Jatam Kaltim mencatat hal penting selama 2020 yang ternyata, selama pandemi pun laju kerusakan dan pelanggaran tak berhenti. Meski Presiden Joko Widodo menyebutkan pandemi ini sebagai bencana atau krisis kesehatan sejak medio Maret silam.
"Sampai saat ini pun tak berkesudahan. Tak menurunkan kasus, justru makin meningkat. Ini menjadi ironi bahwa pekerjaan besar yang dulu tepatnya setahun lalu. Dan Isran Noor menjanjikan rasa perlindungan kepada rakyat Kaltim, itu tak diberikan. 2 tahun kepemimpinannya, dia telah gagal melindungi dan menjamin hak kelola rakyat, sumber kehidupan rakyat, dan memastikan hidupnya bebas dari ancaman industri ekstraktif," tegas Rupang.
Tak hanya itu, ancaman terhadap nelayan dan masyarakat pesisir juga masih ada dan tercatat 7 kasus. Disebutkan Rupang, di wilayah perairan Kaltim terdapat 2 kasus nelayan yang hilang. Hingga hari ini tak ditemukan akibat perahunya ditabrak tongkang batu bara. Sedangkan 5 kasus lainnya terkait tongkang-tongkang yang memperlakukan masyarakat di pinggir Sungai Mahakam dan tak melihat ada keselamatan yang harus diutamakan. Padahal, banyak warga bermukim di sana.

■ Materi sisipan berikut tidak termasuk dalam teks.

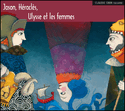 Coffret Mythologie grecque, t. 02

"Dengan mudahnya, industri ini mengulangi peristiwa serupa. Pelanggaran-pelanggaran ini seperti sesuatu yang dianggap lumrah oleh pemerintahan daerah. Itu ironi. Padahal ini bukan kasus pertama yang terjadi di Kaltim," bebernya.
Tak hanya manusia, habitat lain pun ikut terganggu. Contohnya seperti pesut yang terganggu karena bisingnya tongkang. Bahkan dalam internal tambang sendiri, lemahnya protokol keselamatan bagi pekerja turut terjadi sebanyak 6 kasus. Sehingga, perusahaan dianggap tak bisa melindungi pekerjanya.